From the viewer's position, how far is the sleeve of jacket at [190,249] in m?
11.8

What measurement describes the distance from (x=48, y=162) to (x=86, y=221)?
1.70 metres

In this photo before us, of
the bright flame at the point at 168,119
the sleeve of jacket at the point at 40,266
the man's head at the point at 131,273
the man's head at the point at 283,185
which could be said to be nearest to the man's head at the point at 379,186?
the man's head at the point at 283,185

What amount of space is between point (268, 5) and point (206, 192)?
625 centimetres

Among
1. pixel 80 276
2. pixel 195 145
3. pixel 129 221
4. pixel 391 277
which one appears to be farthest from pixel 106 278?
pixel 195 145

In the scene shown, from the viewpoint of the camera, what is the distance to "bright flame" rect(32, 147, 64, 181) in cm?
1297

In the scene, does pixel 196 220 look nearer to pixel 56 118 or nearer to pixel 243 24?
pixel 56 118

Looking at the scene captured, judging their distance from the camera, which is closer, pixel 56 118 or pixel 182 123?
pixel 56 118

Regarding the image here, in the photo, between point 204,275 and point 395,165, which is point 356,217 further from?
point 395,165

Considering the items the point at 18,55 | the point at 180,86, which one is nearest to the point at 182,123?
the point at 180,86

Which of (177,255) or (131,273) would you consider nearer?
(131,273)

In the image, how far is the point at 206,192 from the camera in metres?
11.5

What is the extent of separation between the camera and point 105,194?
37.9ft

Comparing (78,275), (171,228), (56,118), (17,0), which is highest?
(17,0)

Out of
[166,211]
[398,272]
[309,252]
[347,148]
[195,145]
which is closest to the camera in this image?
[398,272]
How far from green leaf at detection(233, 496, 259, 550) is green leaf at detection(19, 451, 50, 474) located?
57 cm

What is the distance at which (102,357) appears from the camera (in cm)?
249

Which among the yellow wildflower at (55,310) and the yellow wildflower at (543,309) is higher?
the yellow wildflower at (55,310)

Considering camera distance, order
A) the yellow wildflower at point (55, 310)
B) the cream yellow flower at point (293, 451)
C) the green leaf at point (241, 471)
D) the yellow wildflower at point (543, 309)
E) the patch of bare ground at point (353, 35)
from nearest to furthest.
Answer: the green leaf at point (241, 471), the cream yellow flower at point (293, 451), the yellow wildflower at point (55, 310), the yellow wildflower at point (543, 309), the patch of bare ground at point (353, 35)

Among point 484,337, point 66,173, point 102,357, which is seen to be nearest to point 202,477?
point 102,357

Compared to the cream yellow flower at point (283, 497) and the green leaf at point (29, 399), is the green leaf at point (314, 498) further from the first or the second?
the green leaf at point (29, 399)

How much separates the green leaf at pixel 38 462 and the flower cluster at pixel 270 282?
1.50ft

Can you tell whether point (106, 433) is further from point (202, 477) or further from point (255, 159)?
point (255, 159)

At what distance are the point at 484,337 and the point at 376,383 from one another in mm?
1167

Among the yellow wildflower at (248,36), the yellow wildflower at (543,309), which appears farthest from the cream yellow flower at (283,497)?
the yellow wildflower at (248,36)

--------------------

# Required task
Starting from the line containing "Which of (177,255)", repeat each line through the end of the entries, exactly.

# Result
Which of (177,255) or (131,273) would you consider nearer?
(131,273)

In the image, how far is the point at 206,192 from the camera in metres?
11.5

What is the extent of separation between the camera and point 105,194?
37.9ft

Comparing (78,275), (171,228), (56,118), (17,0), which is highest?
(17,0)

Out of
[166,211]
[398,272]
[309,252]
[347,148]
[195,145]
which is closest to the camera in this image?
[398,272]
How far from green leaf at detection(233, 496, 259, 550) is green leaf at detection(19, 451, 50, 474) located?
57 cm

What is the distance at which (102,357) appears from the camera (in cm)?
249

Which among the yellow wildflower at (55,310) and the yellow wildflower at (543,309) is higher?
the yellow wildflower at (55,310)

Considering camera distance, order
A) the yellow wildflower at point (55, 310)
B) the cream yellow flower at point (293, 451)
C) the green leaf at point (241, 471)
D) the yellow wildflower at point (543, 309)
E) the patch of bare ground at point (353, 35)
from nearest to furthest.
Answer: the green leaf at point (241, 471), the cream yellow flower at point (293, 451), the yellow wildflower at point (55, 310), the yellow wildflower at point (543, 309), the patch of bare ground at point (353, 35)

Among point 484,337, point 66,173, point 102,357, which is seen to be nearest to point 202,477?
point 102,357

Compared to the cream yellow flower at point (283, 497) and the green leaf at point (29, 399), is the green leaf at point (314, 498) further from the first or the second?
the green leaf at point (29, 399)

How much separates the green leaf at pixel 38 462 and the flower cluster at pixel 270 282?
1.50ft

Can you tell whether point (106, 433) is further from point (202, 477) or further from point (255, 159)?
point (255, 159)

At what distance are the point at 484,337 and the point at 376,383 from one another in mm?
1167

Among the yellow wildflower at (248,36), the yellow wildflower at (543,309), which appears farthest from the cream yellow flower at (283,497)?
the yellow wildflower at (248,36)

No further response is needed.